- Pfizer expects to soon reopen enrollment in a late-stage study of its experimental gene therapy for Duchenne muscular dystrophy, indicating Tuesday that a restart could be possible in the "next few months" pending regulatory feedback.
- The Phase 3 trial has been slowed by safety concerns, which led Pfizer to change its design to exclude certain patients who may be at higher risk of a type of heart inflammation. Separately, a volunteer in an earlier, Phase 1 study recently died, resulting in the Food and Drug Administration placing a regulatory hold on the treatment. Pfizer is still investigating the death and the role its treatment may have had.
- Pfizer's gene therapy is one of the most advanced in testing for Duchenne, alongside a treatment being developed by Sarepta Therapeutics. If the drugmaker is able to restart enrollment and testing as planned, it could have results by the end of next year and seek approval thereafter, provided the data are positive.
In addition to laying out expectations for trial progress, Pfizer offered new details on the patient death it disclosed in December, news of which triggered new concerns about the safety of gene therapy in treating Duchenne.
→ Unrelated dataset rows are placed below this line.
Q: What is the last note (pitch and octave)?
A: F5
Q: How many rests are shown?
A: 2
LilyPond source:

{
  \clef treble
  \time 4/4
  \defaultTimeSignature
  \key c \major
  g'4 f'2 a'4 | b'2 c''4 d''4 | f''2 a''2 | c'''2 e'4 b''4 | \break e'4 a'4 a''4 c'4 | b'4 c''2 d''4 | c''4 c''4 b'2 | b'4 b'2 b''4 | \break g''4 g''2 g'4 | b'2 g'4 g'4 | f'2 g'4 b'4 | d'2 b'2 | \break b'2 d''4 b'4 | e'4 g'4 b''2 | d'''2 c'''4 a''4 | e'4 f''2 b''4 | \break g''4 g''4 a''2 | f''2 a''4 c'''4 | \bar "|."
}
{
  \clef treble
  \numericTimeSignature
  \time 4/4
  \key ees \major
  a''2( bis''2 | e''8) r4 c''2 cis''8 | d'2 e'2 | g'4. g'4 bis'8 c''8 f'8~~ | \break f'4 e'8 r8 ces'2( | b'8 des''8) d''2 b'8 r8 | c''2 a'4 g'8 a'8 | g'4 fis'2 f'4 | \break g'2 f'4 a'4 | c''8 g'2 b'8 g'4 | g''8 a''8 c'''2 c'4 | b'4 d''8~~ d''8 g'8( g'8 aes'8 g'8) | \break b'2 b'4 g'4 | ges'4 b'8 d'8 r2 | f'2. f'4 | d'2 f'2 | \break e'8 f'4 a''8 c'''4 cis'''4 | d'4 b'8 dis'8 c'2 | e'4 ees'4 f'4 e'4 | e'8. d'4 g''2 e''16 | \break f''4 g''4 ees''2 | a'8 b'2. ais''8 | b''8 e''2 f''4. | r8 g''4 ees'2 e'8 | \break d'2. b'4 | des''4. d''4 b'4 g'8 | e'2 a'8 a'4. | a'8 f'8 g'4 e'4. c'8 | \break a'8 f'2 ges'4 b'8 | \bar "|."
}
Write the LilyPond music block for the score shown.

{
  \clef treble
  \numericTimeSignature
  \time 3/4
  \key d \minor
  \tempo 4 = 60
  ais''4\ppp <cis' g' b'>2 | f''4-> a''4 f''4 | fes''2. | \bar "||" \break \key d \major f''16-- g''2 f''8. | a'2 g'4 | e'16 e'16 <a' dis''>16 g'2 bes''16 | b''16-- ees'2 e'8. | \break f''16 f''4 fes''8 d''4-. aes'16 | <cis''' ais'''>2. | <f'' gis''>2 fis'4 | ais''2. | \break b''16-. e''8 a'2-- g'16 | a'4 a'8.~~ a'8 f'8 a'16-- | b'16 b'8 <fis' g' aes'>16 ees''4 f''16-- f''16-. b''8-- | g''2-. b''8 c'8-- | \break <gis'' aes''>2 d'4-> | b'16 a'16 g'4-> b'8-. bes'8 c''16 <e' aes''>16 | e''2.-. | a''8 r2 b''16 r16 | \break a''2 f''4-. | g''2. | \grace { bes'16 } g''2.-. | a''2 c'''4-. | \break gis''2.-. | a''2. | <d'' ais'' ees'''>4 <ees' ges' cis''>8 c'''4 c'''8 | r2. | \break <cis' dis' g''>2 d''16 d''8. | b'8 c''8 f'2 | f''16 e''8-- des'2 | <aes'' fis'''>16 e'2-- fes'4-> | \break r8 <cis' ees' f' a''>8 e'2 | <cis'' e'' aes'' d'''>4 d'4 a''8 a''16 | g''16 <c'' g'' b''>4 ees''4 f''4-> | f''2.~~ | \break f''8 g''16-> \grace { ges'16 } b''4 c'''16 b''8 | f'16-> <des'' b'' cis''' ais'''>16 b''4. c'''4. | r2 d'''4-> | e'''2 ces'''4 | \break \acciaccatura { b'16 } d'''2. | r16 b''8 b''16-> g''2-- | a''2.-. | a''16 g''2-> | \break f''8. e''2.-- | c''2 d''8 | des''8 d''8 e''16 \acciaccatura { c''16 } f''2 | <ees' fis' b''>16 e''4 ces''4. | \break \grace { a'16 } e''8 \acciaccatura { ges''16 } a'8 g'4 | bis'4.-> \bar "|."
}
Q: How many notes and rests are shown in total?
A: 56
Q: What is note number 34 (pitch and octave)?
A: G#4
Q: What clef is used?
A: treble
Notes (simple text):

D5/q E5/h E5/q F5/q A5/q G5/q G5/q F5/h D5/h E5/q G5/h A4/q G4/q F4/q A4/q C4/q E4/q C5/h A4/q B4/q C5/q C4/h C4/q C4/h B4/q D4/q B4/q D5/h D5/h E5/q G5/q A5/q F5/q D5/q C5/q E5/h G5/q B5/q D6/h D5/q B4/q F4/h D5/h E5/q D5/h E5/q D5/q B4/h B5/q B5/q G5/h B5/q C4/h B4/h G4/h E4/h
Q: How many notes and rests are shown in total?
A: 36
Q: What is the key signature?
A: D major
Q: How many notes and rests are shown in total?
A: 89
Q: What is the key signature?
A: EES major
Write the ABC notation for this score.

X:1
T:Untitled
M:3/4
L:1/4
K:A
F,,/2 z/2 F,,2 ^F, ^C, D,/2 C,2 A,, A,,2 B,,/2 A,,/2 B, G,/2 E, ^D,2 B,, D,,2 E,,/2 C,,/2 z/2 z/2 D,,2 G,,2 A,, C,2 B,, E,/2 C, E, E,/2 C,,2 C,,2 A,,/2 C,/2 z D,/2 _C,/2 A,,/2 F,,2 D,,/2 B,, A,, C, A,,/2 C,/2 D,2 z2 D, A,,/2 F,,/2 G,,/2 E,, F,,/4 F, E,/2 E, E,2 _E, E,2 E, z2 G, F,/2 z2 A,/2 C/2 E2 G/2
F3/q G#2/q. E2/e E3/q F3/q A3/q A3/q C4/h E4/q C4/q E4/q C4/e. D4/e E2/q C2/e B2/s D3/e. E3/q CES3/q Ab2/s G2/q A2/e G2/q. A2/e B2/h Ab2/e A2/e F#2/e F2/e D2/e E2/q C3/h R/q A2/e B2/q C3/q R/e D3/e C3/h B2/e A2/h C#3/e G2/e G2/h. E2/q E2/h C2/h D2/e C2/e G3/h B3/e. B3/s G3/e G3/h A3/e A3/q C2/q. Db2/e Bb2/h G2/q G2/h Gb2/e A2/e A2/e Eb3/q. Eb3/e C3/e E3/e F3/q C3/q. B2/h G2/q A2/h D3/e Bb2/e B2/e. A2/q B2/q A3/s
According to Mikael Dolsten, Pfizer's top scientist, the patient, a 16-year-old boy with advanced Duchenne, experienced low fluid volume and cardiogenic shock, a condition in which the heart can't pump enough blood. He was the first trial participant given an immunosuppressive drug called sirolimus as part of his treatment regimen, and had evidence of an active viral infection, Dolsten said on a conference call Tuesday.
"We're investigating how this may have contributed to the outcome," the executive added. "Additional assessment will be required to define next steps to restart the Phase 1b study in non-ambulatory patients who are more progressed in the disease."
Sarolimus is not used in the Phase 3 study testing the therapy in patients who are still ambulatory, which Pfizer hopes to restart soon. Dolsten said the drugmaker, after consulting with a monitoring committee overseeing the study, believes the safety risks are "manageable" in this group.
However, Pfizer previously asked to exclude from the trial patients with certain genetic mutations that may put them at higher risk of heart inflammation. People who meet Pfizer's criteria represent about 15% of the Duchenne population.
Gene therapy safety has been under scrutiny in the past year as unexpected or more serious side effects turned up in clinical trials across several different diseases. Last fall, the FDA convened a meeting of outside experts to discuss some of the most prominent known risks associated with a certain type of gene therapy. The agency has appeared to be closely watching ongoing studies, placing holds on a number of trials after reports of safety-related events.
In addition to Pfizer's treatment, Sarepta is advancing a Duchenne gene therapy and is enrolling a Phase 3 study that could provide results by 2023. The biotech's CEO in January suggested a faster path to a regulatory application for approval may be possible based on recently presented Phase 2 study results.